● Written exercise
Working from the line that contains "In the scene captured, what" down to the last line below, repeat each line exactly.

● Information shown
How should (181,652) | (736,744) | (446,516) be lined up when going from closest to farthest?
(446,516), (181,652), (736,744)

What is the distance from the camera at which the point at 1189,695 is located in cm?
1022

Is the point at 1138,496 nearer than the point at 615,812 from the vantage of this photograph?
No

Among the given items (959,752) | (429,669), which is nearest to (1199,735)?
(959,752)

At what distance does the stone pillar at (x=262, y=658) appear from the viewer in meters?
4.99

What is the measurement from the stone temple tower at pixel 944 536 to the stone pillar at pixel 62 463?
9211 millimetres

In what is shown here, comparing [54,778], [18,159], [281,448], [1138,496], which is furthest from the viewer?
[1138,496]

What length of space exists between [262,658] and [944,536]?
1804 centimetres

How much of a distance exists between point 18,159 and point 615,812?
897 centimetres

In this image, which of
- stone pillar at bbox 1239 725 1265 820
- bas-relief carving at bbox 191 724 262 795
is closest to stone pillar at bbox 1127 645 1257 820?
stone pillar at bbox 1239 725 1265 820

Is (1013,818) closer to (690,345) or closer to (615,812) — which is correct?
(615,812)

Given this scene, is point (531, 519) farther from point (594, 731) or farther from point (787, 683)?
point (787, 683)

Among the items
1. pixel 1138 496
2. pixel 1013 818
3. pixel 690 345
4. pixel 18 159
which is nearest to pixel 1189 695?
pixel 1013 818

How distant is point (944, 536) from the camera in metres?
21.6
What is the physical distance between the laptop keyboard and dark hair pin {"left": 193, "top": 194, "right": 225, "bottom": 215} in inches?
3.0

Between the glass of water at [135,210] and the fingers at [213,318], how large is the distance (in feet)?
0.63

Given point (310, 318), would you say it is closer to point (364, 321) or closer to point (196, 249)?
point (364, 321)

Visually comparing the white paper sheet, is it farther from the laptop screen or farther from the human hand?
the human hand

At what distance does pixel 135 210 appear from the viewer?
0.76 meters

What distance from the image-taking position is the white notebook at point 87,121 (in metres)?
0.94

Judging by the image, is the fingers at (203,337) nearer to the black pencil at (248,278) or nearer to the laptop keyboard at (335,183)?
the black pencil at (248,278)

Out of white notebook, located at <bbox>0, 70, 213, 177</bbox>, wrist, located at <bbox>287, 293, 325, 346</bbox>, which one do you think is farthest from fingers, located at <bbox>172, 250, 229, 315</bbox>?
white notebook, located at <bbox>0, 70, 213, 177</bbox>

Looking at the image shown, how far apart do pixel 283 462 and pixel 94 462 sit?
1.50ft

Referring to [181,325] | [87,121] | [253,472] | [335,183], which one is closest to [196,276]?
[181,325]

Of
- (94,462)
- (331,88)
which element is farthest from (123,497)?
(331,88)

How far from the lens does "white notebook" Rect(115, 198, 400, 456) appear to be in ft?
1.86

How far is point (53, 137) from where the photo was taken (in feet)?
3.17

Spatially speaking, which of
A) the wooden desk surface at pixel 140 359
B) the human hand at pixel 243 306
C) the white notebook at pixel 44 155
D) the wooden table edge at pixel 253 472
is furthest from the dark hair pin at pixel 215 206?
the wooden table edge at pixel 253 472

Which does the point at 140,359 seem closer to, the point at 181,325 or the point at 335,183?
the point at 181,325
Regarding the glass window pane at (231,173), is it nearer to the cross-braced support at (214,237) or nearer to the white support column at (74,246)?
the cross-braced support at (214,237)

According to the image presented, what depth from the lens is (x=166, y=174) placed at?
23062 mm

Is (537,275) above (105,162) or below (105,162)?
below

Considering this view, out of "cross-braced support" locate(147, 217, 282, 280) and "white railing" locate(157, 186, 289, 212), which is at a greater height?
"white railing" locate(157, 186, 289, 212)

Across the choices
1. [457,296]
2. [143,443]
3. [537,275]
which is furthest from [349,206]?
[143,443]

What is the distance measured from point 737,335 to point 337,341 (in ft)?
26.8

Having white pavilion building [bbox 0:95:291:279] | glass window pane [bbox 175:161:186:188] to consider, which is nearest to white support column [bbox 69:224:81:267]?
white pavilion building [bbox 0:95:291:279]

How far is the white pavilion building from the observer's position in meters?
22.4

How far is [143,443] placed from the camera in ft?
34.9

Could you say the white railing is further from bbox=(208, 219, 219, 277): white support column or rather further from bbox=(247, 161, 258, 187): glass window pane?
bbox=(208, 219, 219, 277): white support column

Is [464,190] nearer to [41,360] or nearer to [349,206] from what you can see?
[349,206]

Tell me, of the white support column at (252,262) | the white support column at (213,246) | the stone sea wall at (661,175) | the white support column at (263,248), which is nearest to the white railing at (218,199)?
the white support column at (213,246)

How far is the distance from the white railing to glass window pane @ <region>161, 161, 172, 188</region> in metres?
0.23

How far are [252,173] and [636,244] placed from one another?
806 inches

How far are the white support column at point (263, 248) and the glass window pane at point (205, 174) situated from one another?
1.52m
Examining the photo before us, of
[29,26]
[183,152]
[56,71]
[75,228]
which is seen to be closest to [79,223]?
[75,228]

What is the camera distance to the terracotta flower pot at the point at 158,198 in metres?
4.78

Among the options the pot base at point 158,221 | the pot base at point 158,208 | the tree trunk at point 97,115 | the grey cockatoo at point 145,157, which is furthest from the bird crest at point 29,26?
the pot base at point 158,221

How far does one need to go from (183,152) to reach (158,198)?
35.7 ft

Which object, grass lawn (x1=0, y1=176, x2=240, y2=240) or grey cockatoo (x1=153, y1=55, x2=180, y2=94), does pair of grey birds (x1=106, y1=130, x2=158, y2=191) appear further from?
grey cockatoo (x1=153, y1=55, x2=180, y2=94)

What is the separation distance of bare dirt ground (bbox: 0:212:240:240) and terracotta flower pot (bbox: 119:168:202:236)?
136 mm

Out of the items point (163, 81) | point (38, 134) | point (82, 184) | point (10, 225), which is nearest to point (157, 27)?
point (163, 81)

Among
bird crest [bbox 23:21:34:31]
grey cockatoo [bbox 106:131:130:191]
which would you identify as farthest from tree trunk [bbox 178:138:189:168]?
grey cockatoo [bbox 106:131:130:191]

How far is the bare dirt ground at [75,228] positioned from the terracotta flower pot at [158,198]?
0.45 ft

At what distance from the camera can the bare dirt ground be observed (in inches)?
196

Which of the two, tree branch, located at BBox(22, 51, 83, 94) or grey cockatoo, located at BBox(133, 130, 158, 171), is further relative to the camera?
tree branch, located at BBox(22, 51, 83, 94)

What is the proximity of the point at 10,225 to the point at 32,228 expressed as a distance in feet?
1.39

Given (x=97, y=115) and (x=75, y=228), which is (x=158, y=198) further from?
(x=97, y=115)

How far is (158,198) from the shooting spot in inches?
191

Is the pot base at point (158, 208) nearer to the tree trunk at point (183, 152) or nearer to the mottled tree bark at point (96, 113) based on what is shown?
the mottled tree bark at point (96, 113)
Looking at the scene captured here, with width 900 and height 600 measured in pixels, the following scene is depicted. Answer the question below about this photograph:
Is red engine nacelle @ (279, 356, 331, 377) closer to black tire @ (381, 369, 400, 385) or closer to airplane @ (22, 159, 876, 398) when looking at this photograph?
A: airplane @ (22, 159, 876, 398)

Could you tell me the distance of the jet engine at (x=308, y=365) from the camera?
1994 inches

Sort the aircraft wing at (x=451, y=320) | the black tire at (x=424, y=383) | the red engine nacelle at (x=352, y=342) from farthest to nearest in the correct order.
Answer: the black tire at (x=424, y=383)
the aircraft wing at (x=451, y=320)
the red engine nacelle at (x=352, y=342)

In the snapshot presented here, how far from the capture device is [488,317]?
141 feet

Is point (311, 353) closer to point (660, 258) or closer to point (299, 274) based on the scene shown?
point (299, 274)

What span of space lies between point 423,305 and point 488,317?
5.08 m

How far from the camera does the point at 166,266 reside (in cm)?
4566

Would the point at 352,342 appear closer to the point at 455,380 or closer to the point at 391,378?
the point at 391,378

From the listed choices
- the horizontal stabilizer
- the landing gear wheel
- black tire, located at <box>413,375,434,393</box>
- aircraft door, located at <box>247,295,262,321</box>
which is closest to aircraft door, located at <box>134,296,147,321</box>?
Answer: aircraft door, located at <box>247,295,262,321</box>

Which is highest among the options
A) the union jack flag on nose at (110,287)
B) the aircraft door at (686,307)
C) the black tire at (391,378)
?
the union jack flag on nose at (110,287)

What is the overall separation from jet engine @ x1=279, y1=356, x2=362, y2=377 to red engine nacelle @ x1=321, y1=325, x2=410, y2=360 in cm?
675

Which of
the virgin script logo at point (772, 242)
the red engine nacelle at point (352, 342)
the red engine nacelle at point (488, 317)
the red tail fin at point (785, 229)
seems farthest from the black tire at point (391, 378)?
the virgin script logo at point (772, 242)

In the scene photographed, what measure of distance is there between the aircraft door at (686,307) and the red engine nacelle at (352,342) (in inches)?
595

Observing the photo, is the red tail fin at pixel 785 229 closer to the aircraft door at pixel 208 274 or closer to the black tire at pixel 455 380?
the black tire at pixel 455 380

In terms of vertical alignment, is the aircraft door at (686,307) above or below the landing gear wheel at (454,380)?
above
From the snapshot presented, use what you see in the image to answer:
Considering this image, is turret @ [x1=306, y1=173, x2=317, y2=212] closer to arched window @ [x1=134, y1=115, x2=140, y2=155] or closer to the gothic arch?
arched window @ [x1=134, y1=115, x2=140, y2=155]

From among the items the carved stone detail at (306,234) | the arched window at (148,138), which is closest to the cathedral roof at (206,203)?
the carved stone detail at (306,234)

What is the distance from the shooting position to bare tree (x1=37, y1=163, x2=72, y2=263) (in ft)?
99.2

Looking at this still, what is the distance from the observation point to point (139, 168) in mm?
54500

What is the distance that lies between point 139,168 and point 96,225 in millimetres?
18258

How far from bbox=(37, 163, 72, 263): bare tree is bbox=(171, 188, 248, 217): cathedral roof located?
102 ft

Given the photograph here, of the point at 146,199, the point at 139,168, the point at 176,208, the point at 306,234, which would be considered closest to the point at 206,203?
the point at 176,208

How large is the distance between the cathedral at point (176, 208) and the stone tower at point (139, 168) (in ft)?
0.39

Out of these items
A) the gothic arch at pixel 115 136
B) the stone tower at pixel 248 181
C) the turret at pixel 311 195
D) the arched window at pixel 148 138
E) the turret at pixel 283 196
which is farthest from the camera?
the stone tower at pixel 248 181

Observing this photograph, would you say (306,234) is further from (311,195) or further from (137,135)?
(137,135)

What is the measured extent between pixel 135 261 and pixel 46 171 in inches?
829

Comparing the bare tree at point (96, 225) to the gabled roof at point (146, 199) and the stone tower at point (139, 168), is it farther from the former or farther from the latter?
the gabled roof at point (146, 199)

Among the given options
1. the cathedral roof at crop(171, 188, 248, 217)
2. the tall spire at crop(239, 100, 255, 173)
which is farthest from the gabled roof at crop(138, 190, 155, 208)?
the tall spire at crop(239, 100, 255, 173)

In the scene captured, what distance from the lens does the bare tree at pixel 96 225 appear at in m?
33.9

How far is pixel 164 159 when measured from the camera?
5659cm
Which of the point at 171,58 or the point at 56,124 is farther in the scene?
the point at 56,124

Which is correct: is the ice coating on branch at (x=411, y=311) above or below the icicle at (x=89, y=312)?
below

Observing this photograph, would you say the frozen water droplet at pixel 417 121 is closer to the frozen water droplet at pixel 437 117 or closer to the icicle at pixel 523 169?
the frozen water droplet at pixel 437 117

● Expected answer
In the scene captured, what distance from the lens does the bare tree at pixel 96 225 appear at in m?
33.9

How far is pixel 164 159 when measured from the camera?
5659cm
Which of the point at 171,58 or the point at 56,124 is farther in the scene?
the point at 56,124

Which is correct: is the ice coating on branch at (x=411, y=311) above or below the icicle at (x=89, y=312)?
below

Observing this photograph, would you say the frozen water droplet at pixel 417 121 is closer to the frozen water droplet at pixel 437 117 or closer to the icicle at pixel 523 169?
the frozen water droplet at pixel 437 117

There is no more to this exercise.